Tuesday, November 20, 2007

George Rears - 1980

sg George Rears The recent discussion of El Dorado by Rob has made me think back to my first ever visit to a comic book store...which if memory serves, is the aforementioned El Dorado comics...

By the age of thirteen, I was a now a seasoned comic book collecting veteran...I had lived through the DC explosion, and then the DC implosion. I was experiencing classic Marvel tales through the Dreaded Deadline Doom that was forcing reprints in every other Marvel book in the late 70's. I was there for the DC rebirth when George Perez and Marv Wolfman brought DC back from the brink of death with The New Teen Titans. One thing this old wizened, yet newly christened teenager comic aficionado, had yet to experience, though, was a comic book store.

I always remember seeing those ads in the comic books for comic books stores. My favorite was for Mile High Comics. They must have been good, because they had two full pages. Unfortunately, I lived nowhere near Denver, so I wouldn't be making any trips to that store. However, I had just recently moved to New Jersey, and figured there must be one nearby. It wasn't long before I found a guy who liked comics as much as me--except he was a Marvel guy. More importantly though--he actually knew where a comic book store was. It wasn't long before we were planning a trip there. I remember washing my sister's car in exchange for a ride; a ritual that would become quite common the next few years.

When I first got to the store, I was impressed--but disappointed. I had seen back issues before in an old books store. Granted, the comic book store had a better selection...yet what really frustrated me were the new comics.

I looked up on the wall...all these comics that were a full month ahead of what was on the newsstand! It should have been paradise. My own personal Shangri-la! But no, this know-it-all's first reaction was "Look at it--they are all Whitman editions--they are all worthless reprints!"

So what is the source of this idiotic conclusion? In the mid 70s, DC and Marvel put UPC codes on their books. Meanwhile, with the growth of comic book stores, an increasing amount of fraud was going on as comic books stores where ripping off the covers of their heavily discounted non-returnable books and sending them in as newsstand versions for a full refund. The publishers soon got wise, and created a different cover for comic books stores. Marvel put a diamond on the price tag, and along with DC, put either a character head shot (Spidey) or a trademark ("DC: Where the Action is") in the UPC box.

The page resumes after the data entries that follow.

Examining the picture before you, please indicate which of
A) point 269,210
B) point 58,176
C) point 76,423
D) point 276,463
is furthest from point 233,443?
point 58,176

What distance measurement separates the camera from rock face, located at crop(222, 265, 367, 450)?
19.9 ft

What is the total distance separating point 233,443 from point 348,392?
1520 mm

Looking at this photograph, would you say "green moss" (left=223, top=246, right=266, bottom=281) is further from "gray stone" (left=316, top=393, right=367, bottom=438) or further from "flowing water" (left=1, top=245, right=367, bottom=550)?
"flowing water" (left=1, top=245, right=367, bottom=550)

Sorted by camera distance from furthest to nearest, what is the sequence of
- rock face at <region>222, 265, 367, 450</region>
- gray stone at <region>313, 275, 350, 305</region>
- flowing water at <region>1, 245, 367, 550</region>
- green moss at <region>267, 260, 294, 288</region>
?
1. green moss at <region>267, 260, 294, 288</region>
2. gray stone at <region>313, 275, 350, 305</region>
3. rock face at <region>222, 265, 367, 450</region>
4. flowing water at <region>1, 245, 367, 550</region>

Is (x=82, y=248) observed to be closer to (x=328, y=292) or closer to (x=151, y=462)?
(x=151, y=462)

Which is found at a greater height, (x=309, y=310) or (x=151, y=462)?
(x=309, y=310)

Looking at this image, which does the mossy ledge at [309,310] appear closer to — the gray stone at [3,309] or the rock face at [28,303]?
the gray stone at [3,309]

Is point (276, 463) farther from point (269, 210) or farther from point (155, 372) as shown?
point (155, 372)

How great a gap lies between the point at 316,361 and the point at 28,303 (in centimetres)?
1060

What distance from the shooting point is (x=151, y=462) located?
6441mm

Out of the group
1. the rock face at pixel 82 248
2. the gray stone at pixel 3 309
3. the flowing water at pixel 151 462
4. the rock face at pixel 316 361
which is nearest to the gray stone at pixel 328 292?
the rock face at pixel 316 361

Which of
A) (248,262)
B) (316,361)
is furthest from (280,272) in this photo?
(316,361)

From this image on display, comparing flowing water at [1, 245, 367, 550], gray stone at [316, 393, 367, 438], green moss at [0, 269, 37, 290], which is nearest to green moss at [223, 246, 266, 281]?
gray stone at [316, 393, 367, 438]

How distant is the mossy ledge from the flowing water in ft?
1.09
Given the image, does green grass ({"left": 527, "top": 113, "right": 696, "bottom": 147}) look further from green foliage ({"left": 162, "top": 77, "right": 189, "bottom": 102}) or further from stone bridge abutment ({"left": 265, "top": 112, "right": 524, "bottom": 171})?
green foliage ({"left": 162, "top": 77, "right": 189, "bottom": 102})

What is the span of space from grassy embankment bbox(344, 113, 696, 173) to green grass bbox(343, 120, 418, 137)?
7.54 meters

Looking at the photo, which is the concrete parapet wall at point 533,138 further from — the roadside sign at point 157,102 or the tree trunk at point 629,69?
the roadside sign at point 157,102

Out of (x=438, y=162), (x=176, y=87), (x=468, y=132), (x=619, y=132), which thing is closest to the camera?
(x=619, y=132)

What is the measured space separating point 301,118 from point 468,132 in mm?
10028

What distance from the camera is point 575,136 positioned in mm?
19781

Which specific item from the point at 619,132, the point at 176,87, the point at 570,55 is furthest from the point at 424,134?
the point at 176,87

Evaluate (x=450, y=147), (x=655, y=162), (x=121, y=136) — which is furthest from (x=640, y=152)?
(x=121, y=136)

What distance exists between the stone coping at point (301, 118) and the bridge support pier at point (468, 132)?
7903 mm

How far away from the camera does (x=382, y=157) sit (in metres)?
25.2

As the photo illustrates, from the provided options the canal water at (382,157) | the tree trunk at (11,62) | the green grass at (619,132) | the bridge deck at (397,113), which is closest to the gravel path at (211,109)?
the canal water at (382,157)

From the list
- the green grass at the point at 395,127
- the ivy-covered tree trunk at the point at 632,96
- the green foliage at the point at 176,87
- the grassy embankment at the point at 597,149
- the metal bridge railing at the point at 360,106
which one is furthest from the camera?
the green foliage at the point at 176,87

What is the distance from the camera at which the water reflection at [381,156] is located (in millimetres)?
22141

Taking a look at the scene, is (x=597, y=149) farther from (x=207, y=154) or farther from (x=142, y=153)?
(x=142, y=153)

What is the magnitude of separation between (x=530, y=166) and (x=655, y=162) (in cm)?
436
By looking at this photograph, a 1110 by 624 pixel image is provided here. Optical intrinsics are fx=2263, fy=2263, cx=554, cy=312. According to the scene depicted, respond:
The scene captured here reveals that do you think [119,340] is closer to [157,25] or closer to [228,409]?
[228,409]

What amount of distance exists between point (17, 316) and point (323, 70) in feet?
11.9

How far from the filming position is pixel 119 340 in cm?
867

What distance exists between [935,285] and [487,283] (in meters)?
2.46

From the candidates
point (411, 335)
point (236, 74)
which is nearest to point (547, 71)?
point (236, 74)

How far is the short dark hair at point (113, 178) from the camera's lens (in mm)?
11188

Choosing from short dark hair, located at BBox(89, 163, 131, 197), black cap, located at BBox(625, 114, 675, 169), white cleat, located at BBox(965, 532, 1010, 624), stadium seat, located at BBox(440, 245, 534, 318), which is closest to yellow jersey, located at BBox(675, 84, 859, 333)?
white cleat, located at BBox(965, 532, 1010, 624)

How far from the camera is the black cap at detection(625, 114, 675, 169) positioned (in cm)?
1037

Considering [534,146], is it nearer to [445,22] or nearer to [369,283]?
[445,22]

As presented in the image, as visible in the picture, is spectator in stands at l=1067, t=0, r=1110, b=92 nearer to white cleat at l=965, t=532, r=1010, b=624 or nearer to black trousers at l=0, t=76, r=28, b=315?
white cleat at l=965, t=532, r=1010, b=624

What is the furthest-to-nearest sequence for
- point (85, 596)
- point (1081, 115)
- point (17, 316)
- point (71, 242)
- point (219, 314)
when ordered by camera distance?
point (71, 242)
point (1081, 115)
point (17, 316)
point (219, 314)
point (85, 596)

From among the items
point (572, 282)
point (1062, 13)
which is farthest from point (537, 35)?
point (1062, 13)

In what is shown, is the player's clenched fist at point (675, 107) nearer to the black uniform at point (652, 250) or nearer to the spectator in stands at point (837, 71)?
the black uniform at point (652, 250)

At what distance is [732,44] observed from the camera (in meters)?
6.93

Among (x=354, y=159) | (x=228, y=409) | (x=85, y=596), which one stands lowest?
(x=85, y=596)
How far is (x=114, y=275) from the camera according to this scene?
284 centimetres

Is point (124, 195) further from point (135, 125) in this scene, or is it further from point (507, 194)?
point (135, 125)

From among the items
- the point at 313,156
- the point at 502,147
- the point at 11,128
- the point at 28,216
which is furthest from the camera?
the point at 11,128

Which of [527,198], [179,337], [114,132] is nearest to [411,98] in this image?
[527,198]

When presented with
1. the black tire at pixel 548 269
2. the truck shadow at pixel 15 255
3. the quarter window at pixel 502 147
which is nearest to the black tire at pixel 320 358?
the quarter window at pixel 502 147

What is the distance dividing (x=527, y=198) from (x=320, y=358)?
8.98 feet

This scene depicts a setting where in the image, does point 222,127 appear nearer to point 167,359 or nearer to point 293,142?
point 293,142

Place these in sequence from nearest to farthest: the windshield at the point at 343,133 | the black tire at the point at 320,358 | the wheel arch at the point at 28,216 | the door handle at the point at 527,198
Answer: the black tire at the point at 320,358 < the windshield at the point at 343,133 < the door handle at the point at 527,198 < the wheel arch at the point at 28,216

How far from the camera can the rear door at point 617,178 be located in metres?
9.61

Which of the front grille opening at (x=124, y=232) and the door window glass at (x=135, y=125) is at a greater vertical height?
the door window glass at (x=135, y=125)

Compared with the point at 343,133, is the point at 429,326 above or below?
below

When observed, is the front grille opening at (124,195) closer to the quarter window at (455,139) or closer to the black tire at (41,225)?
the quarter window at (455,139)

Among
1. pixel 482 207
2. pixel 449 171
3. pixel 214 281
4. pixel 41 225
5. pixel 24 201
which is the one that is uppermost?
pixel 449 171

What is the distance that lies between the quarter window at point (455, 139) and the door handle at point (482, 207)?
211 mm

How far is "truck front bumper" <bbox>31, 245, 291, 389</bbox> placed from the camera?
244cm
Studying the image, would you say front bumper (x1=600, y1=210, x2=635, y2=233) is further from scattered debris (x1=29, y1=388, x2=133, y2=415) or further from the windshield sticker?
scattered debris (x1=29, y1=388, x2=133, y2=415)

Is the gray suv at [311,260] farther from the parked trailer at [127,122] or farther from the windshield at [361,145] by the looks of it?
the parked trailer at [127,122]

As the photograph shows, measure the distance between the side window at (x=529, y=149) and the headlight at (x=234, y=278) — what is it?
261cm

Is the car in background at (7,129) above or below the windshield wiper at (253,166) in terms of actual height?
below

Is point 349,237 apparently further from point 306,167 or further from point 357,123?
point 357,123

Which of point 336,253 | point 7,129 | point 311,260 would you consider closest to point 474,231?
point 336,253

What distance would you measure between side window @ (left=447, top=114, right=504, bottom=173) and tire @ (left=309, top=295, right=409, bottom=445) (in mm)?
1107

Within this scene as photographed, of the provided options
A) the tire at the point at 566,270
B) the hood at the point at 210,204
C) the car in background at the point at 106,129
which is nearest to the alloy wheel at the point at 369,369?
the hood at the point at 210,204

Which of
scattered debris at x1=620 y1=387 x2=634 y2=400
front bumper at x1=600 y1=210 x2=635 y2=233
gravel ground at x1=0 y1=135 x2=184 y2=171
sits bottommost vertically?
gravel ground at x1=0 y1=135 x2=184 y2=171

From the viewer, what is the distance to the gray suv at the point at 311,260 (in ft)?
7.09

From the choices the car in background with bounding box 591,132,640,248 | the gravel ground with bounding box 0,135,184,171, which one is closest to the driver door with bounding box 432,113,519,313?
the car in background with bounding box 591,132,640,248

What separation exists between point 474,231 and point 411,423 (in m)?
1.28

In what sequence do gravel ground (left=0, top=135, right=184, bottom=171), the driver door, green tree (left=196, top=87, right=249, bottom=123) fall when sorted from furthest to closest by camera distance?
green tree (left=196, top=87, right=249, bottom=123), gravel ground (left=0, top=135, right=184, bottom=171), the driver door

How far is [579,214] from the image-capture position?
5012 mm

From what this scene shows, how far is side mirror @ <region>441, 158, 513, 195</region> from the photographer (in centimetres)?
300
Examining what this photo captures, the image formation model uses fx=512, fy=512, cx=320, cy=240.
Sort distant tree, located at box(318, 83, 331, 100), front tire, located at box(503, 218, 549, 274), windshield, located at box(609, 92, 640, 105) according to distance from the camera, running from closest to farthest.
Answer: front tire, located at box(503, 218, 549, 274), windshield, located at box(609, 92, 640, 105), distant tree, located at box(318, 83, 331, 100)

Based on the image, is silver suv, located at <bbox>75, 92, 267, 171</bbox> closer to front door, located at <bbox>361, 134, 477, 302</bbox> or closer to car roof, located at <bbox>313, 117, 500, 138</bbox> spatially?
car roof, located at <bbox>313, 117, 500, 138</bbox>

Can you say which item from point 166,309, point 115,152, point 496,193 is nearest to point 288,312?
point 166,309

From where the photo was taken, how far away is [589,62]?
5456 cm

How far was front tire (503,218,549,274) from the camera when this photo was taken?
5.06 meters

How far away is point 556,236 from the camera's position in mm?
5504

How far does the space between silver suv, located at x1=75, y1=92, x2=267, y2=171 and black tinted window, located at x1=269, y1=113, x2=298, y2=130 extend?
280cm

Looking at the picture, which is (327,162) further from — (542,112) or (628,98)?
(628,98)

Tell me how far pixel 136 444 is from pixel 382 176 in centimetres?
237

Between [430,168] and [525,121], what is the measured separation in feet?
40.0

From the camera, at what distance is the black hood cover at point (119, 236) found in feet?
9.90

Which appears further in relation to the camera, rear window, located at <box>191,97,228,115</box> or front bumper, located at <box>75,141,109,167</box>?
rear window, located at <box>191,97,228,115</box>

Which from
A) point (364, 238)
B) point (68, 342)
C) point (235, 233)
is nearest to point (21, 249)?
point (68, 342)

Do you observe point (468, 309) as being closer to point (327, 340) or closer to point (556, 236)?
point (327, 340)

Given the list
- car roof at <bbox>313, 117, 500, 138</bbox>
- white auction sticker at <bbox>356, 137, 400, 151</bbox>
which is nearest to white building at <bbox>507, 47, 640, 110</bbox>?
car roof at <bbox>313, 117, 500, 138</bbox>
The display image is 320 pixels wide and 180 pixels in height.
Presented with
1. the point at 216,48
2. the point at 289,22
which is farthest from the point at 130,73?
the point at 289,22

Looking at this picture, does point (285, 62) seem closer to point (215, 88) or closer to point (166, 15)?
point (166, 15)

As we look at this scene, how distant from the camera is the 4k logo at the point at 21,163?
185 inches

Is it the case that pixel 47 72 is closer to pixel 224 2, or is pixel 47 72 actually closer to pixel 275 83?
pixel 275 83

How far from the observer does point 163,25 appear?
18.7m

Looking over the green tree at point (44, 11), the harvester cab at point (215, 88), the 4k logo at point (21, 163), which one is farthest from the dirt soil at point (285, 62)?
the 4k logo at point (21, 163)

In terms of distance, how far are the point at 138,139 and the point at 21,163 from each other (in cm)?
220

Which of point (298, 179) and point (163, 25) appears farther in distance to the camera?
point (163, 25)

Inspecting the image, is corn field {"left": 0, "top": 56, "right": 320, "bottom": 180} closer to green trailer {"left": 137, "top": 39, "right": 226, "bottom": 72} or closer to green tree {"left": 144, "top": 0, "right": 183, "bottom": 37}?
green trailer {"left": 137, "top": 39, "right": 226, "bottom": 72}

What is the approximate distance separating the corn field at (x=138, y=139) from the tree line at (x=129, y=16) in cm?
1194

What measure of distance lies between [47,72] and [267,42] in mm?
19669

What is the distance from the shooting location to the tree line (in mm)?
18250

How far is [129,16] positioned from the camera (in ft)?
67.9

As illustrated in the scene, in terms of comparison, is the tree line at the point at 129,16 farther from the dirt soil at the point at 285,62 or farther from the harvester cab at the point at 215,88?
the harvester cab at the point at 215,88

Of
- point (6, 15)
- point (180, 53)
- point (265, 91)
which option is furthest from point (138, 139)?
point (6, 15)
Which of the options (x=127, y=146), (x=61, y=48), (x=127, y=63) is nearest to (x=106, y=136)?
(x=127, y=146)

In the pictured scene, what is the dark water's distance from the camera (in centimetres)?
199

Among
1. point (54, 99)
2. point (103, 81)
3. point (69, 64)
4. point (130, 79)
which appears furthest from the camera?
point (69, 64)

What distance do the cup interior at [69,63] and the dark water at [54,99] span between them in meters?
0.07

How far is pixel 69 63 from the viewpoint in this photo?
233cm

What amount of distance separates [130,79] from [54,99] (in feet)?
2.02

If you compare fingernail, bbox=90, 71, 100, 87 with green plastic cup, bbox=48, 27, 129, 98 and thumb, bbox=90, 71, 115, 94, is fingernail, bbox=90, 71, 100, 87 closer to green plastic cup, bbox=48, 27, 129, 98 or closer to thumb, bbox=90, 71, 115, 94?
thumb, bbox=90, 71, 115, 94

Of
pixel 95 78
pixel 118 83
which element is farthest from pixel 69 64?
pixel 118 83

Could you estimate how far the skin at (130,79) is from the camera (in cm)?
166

These covers ended up looking very similar to reprint editions packaged by the Whitman group--who would reprint books, bag them and sell them at discount stores. Having been "burned" by buying the Whitman books, I was not going to be fooled by this comic book store that was buying nothing but Whitman editions.

Apparently, this genius of a kid never wondered how all the Whitman reprint editions managed to get out prior to the original editions on the newsstand. It took me about 6 months to finally buy one of the books--after a whole bunch of therapy and counseling.


Anonymous said...

Haha...and today, those very same Whitman editions you snubbed are fetching more money than the books they reprinted. Ain't that something?

Anonymous said...

I know what you're talking about with the Whitman "UPC" boxes. Most I owned had a figure of Superman doing what looked like a flying back-flip. I believe it came from one of Whitman's Superman coloring books.


Anonymous said...

Great story, George! I just mentioned the reprint / direct sales "diamond" to Rob in an e-mail.

While some of these stories are wonderful personal remembrances, I'm struck by the universality of many of the tales. Like this one, f'r instance.

The first comic shop in these parts was Heroes World in the Nassau Mall. After one trip to HW, I remember pulling out my latest acquisitions in the car ride home and spying the "reprint" diamond in the upper left hand corner of the Marvel books. Somehow I had not noticed it in the store. When I got home I took out one of my Marvel reprints and set it on the kitchen table next to one of my new Marvel comics. I'm not sure what the new comic was but I still remember the reprint, a Marvel Two-In-One where Alicia Masters gets turned into a giant spider-creature.

I guess I inspected them both to see if there was any difference between reprint and new comic, although I'm not sure what exactly I expected to find.

The next time I got to Heroes World, I looked at the comics I was buying a little closer. But all the Marvels had that diamond.

Oh well, it sure beat the grease pencil that the owner of Clearview Stationary used on all his comics!

Grears said...

To this day I still don't like the diamond on my back issues. For one project I'm doing, I needed some hard to find Gold Key books, but all I could find were Whitman variants... IT took a little soul searching, but I finally bought them!